The JaMarcus Russell experiment was a typically Raiders-like risk that crashed and burned.
Davis fired one coach (Lane Kiffin) and let his replacement (Tom Cable) go as well in a pair of unseemly episodes that made it seven coaches over 10 years.
But something funny happened while we were all laughing at _ or worse yet, ignoring _ the Raiders.
“Yes, I am getting a feeling I haven’t gotten around here in a long time,” said Tom Flores, the former coach, who works as a radio analyst for the Raiders and whose opinion is gilded with those two Super Bowl rings he won for the franchise in the 1980s.
Flores doesn’t meddle, doesn’t spend a lot of time in the inner sanctum. Not that he’s welcome there, anyway.
What he observes, however, is what most people can see: That Davis still runs the show.
The 82-year-old owner, using a walker but sharp as ever, according to the ex-coach, remains obsessed with speed on the outside and size in the middle. He is returning to the wise theory that any solid football team has to be built from the inside out and pieced together via the draft.
A look at the record (2-1) along with the roster shows that the owner is hitting more than he misses these days.
Three of his front seven on defense were drafted, one was signed as an undrafted rookie and two more were acquired by trading mid-round picks. His offensive line was built in a similar way. Richard Seymour on defense and Cooper Carlisle on offense were the high-profile free agents brought in to add veteran leadership.
“I prefer not to go after someone else’s dream or nightmare and try to rehabilitate them,” Flores said. “We used to do that when we were really good. But when you’re not, it can backfire and kill you. When we did it, it was one position, you get the guy, surround him with solid play. We got John Matuszak when he had nowhere else to go. We did the same with Lyle Alzado.”
Now those were some Raiders.
The memories of other colorful characters and their exploits _ Stabler and the Holy Roller, Bilitnekoff and his Stickum, Allen and his reverse-the-field touchdown run _ are fading a bit more each year, becoming “just stories around the campfire,” Flores said. There’s been no reason to fear, let alone glorify, the Raiders of late.
Flores was around when Oakland was becoming the “Raiduhs” _ back in the 1960s, when the AFL was capturing America’s fancy and the second game of the televised doubleheader more often than not featured Oakland against somebody. It brought the Raiders a good East Coast following; Flores figures they may have been more popular there than they were by the Bay, where the 49ers were the headliners.
“We’d get off the bus in New York City and these fans knew who you were,” Flores said. “You’d walk around Oakland and they’d think you were a truck driver or something.”
But nobody is mistaking Darren McFadden for a truck driver these days. Considered another potential bust of Davis’ because of injuries that limited him in his first two seasons, McFadden is leading the league in rushing three weeks into his fourth.
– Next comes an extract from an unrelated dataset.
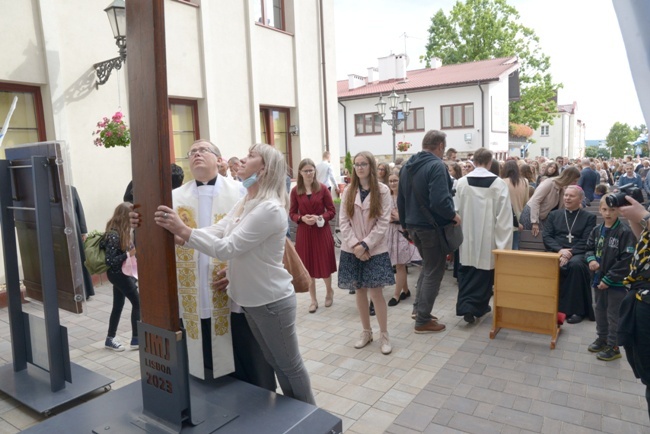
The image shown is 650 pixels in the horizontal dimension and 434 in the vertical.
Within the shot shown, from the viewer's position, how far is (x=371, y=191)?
15.9 feet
Last week, he ran for 171 yards in a 34-24 win over the Jets that put the Raiders in a first-place tie with San Diego in the AFC West. Up next are the Patriots in the most meaningful matchup between the teams since the “Tuck Rule Game” back in 2002.
The Raiders go in with confidence _ something in short supply in Oakland for years now. After the punishing win over the Jets, McFadden said Oakland’s new coach, Hue Jackson, “always tells us we’re building a bully.”
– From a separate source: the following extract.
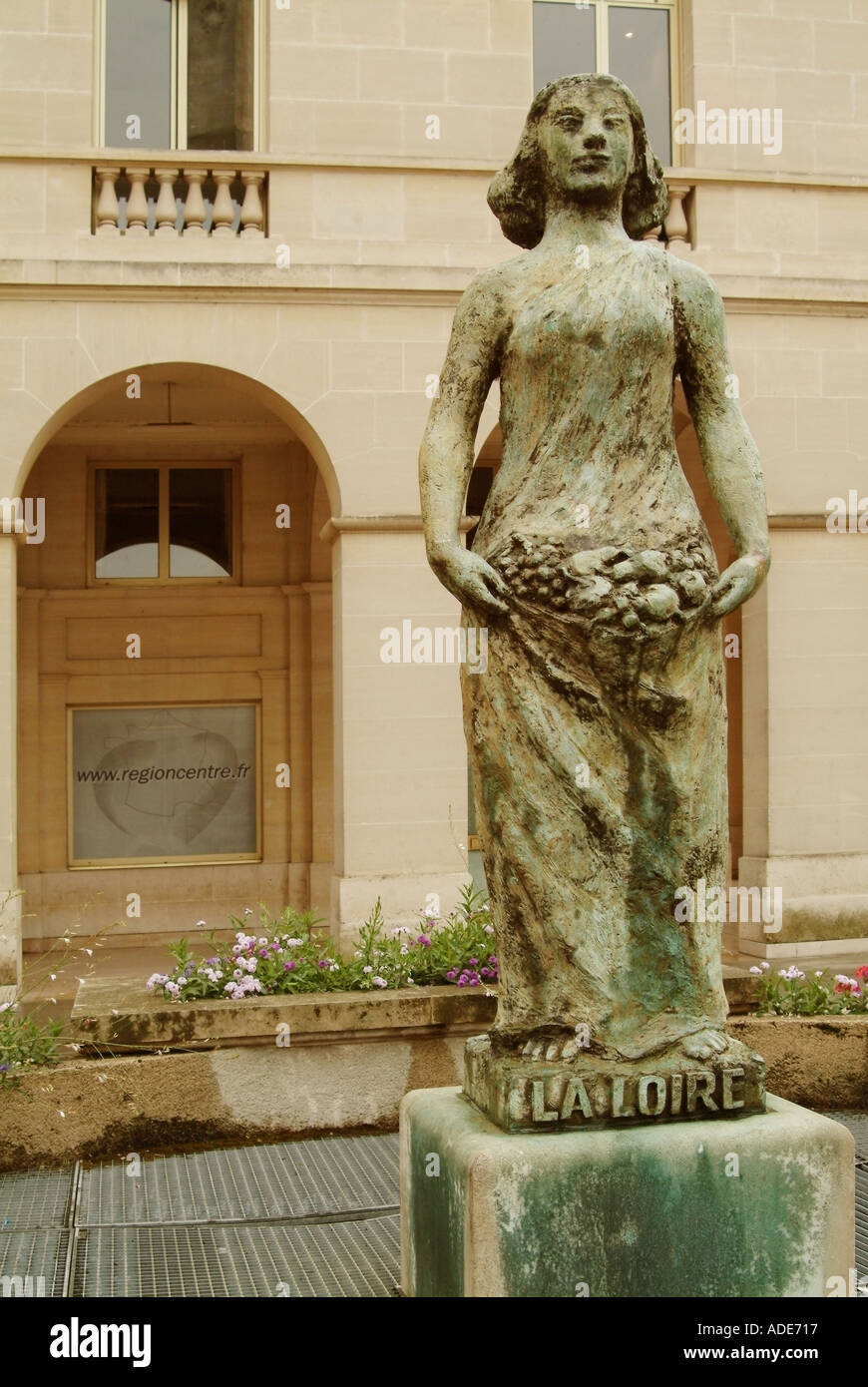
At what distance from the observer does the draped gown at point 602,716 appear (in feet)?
11.3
That’s how they like to be known.
The franchise and its owner have a prewired compulsion for stirring things up, staring decades ago with friction over the AFL-NFL merger, the moves in and out of Los Angeles, the antitrust lawsuits. It’s all punctuated by Davis’ penchant for picking up misfits and players in need of a second chance. (Most recent example: Terrelle Pryor, the former Ohio State QB, who starts his NFL career by serving a five-game suspension.)
Just a few months ago, when the NFL labor situation was settled, the vote was 31-0 in favor of the deal. The Raiders abstained.
Now if their play on the field can keep captivating (some) people the way their reputation always has, it might be time to crank up the classic NFL Films bit once again.
“The Autumn Wind is a Raider,” John Facenda’s booming voice tells us. “Pillaging for fun.”